- Challenge -
Reproduce, word for word, the rows below from the line containing "How far apart do [49,76] and [8,72] sit?" through the line containing "window pane [bbox 315 24 423 79] <", both lines included. Leave the pictures out.

BEGIN Source records

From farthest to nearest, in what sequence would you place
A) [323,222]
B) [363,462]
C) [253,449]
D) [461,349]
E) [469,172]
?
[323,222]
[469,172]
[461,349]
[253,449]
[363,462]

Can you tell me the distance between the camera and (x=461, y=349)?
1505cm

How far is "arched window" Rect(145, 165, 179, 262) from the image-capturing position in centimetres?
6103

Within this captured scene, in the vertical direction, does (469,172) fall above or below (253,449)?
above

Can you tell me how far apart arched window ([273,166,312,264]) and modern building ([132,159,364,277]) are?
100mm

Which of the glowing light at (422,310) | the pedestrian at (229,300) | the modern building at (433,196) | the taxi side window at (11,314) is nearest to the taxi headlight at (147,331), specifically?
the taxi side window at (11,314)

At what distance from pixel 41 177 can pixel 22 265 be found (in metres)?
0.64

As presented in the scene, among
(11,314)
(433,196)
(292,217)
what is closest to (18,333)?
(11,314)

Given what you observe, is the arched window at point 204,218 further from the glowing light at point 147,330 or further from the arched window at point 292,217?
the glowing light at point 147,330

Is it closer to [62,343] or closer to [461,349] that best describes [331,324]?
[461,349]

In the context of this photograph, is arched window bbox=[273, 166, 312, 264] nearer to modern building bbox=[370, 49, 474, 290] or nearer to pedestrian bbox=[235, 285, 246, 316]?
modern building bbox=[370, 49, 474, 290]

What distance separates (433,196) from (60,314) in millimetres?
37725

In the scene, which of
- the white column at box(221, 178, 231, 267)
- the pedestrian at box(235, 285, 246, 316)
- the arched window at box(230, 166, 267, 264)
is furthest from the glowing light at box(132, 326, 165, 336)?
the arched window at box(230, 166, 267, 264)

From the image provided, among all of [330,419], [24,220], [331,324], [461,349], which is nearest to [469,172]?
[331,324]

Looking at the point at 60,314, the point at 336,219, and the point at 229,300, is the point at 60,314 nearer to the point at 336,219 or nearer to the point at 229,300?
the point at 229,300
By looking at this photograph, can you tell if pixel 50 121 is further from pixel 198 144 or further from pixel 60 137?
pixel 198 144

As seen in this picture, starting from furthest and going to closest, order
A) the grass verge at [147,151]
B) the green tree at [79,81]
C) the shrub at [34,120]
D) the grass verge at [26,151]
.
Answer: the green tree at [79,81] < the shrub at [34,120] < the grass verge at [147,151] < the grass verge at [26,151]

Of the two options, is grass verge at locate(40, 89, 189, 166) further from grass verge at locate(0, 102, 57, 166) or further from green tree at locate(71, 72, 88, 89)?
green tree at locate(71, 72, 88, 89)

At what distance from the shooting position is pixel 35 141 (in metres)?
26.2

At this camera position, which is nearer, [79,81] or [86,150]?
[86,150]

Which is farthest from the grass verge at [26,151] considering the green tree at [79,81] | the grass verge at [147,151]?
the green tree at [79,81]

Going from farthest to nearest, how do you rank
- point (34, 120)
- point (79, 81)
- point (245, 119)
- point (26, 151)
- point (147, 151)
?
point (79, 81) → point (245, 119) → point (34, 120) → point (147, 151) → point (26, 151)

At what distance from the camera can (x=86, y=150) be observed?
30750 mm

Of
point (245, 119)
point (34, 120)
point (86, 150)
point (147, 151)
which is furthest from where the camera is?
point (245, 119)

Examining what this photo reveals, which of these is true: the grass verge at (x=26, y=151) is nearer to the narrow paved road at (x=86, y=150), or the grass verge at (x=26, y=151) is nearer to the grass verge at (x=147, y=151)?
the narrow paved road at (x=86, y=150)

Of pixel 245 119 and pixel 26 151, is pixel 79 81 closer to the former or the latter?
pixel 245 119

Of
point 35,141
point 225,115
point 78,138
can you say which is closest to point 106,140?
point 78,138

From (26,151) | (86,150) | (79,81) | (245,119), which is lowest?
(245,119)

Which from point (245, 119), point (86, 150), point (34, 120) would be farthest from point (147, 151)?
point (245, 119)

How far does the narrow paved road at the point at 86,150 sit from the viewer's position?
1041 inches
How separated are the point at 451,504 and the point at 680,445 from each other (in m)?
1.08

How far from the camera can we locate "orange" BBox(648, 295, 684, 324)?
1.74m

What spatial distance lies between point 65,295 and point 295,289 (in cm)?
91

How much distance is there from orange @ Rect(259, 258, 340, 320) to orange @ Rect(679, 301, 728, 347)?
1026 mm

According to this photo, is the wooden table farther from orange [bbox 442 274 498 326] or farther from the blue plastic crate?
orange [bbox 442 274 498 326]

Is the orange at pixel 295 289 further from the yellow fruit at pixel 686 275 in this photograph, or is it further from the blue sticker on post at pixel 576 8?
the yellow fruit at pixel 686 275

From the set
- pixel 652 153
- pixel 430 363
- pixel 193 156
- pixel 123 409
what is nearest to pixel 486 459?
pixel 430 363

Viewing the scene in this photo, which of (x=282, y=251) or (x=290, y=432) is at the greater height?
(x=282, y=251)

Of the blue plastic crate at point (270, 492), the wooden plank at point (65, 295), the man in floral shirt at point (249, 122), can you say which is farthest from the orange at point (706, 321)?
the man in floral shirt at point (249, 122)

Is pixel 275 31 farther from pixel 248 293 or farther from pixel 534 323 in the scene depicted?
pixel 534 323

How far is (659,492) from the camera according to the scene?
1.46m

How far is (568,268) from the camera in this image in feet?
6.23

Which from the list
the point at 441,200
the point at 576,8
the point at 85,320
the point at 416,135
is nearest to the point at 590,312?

END Source records
BEGIN Source records

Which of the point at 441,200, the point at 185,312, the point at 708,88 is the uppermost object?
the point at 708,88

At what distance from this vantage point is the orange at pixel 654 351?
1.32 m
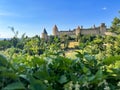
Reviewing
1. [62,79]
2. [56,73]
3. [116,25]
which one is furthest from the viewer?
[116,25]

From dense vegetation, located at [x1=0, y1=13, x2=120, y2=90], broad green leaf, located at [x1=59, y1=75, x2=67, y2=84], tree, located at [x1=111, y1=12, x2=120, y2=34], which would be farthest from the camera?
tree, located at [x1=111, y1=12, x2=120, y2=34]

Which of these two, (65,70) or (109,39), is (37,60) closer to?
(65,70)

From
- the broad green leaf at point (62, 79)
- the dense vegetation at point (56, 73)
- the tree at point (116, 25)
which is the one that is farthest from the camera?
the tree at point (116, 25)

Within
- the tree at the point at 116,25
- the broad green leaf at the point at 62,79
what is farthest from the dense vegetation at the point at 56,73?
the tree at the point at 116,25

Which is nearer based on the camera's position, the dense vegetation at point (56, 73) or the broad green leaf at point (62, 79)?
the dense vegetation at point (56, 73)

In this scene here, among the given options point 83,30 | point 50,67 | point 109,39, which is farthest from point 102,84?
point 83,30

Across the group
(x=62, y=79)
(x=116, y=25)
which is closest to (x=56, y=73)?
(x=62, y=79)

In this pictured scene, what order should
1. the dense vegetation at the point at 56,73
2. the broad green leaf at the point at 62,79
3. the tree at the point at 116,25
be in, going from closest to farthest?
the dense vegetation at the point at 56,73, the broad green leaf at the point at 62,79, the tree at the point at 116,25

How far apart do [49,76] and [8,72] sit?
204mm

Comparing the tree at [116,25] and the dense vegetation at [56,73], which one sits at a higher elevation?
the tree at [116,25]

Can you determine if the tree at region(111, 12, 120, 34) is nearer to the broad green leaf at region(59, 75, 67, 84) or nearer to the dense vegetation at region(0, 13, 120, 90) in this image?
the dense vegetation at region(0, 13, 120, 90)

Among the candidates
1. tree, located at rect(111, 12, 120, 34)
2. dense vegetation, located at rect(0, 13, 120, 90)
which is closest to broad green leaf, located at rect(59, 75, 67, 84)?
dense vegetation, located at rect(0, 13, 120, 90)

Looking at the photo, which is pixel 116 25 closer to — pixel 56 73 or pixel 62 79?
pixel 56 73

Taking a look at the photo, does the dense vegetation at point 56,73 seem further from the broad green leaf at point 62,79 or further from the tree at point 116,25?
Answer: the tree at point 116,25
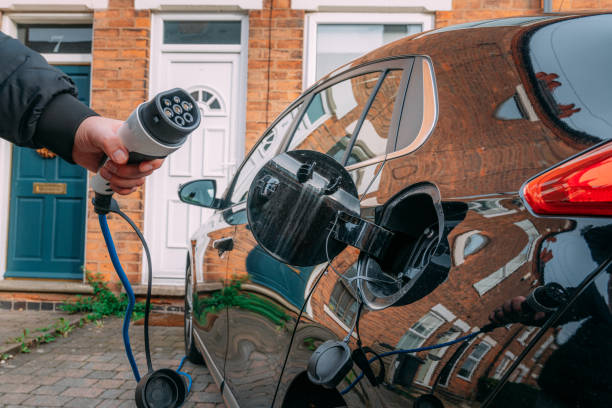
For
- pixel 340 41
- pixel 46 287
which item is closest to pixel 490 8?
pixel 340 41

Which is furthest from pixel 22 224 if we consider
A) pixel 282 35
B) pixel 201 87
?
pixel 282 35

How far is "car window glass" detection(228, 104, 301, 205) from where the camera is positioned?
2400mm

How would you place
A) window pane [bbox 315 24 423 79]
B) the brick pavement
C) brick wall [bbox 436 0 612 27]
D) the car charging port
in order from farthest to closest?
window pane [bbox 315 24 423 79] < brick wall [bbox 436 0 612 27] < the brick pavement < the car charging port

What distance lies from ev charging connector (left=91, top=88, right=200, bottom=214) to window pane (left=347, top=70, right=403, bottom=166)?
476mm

END Source records
BEGIN Source records

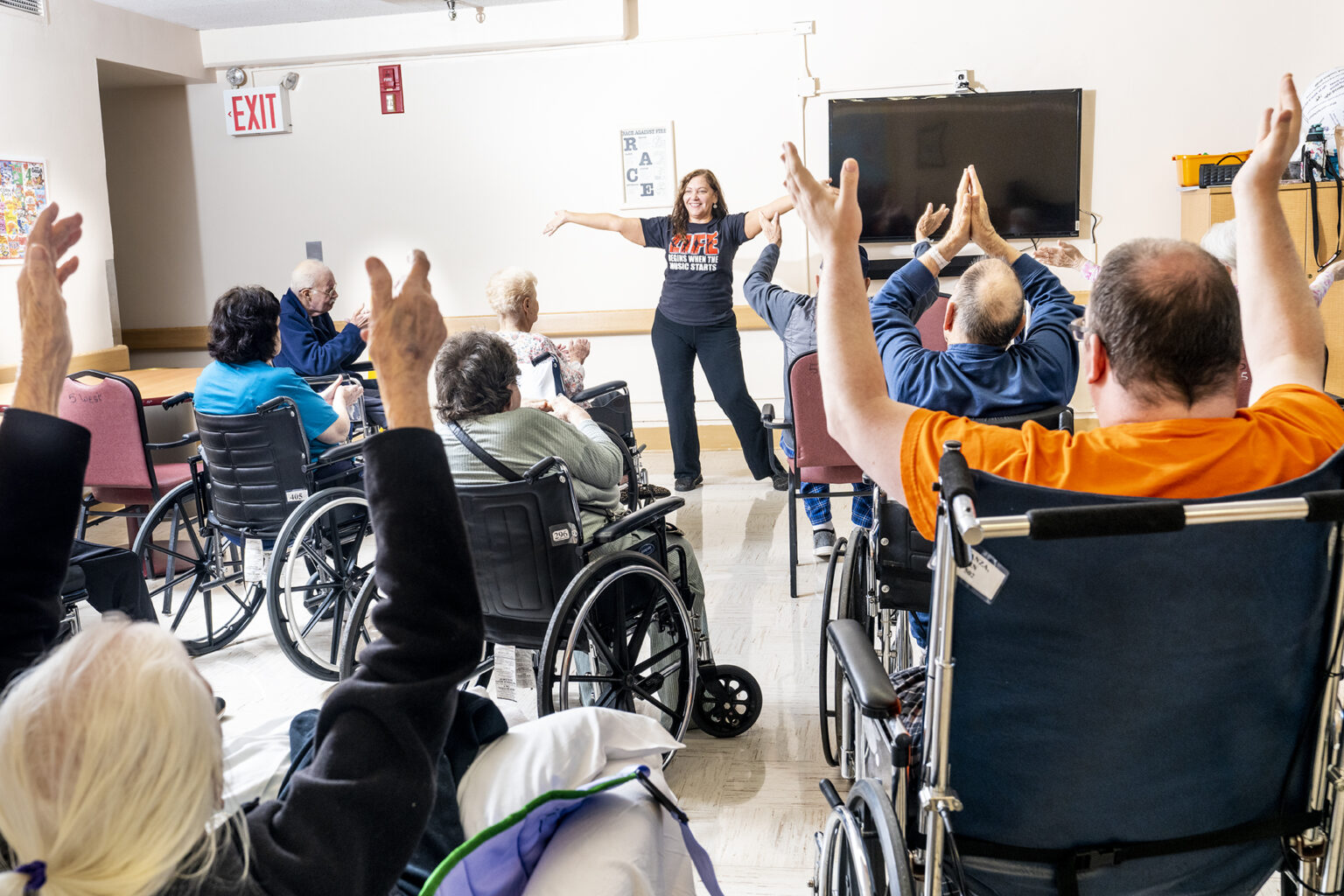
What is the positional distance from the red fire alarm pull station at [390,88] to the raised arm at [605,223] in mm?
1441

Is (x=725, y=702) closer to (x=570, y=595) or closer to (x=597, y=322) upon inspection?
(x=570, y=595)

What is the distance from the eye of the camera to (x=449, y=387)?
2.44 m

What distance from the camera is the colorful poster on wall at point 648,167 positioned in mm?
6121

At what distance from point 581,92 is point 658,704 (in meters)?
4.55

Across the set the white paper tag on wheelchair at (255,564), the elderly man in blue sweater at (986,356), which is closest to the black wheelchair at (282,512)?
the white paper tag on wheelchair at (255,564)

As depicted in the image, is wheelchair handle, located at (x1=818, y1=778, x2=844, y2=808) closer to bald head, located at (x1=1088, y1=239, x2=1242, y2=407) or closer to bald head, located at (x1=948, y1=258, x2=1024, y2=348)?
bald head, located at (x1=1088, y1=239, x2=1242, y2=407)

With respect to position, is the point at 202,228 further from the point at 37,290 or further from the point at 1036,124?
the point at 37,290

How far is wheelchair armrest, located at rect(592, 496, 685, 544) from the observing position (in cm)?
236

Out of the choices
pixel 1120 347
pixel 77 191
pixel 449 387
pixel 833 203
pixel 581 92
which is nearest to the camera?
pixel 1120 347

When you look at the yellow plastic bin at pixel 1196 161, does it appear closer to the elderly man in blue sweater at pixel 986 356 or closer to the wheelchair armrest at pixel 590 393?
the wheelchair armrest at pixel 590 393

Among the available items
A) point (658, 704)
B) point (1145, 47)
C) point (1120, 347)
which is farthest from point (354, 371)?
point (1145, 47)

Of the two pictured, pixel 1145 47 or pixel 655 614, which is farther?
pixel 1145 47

END Source records

- Complete response -
How far apart do [49,76] and [8,72] sit?
204mm

Comparing the tree at [116,25] and the dense vegetation at [56,73], which one sits at a higher elevation?
the tree at [116,25]

Can you determine if the tree at region(111, 12, 120, 34) is nearer to the broad green leaf at region(59, 75, 67, 84) or nearer to the dense vegetation at region(0, 13, 120, 90) in this image?
the dense vegetation at region(0, 13, 120, 90)

Among the candidates
1. tree, located at rect(111, 12, 120, 34)
2. dense vegetation, located at rect(0, 13, 120, 90)
which is closest to broad green leaf, located at rect(59, 75, 67, 84)?
dense vegetation, located at rect(0, 13, 120, 90)

Looking at the photo, which is pixel 116 25 closer to — pixel 56 73 or pixel 62 79?
pixel 56 73

Taking a look at the photo, does the dense vegetation at point 56,73 seem further from the broad green leaf at point 62,79 or further from the tree at point 116,25?
Answer: the tree at point 116,25
For
- pixel 340 41
- pixel 46 287
which item is closest to pixel 490 8?
pixel 340 41

Which is furthest from pixel 22 224 if we consider
A) pixel 282 35
B) pixel 201 87
?
pixel 282 35

How far is "car window glass" detection(228, 104, 301, 205) from where the camera is positioned?
2400mm

How would you place
A) window pane [bbox 315 24 423 79]
B) the brick pavement
C) brick wall [bbox 436 0 612 27]
D) the car charging port
in order from farthest to closest?
window pane [bbox 315 24 423 79] < brick wall [bbox 436 0 612 27] < the brick pavement < the car charging port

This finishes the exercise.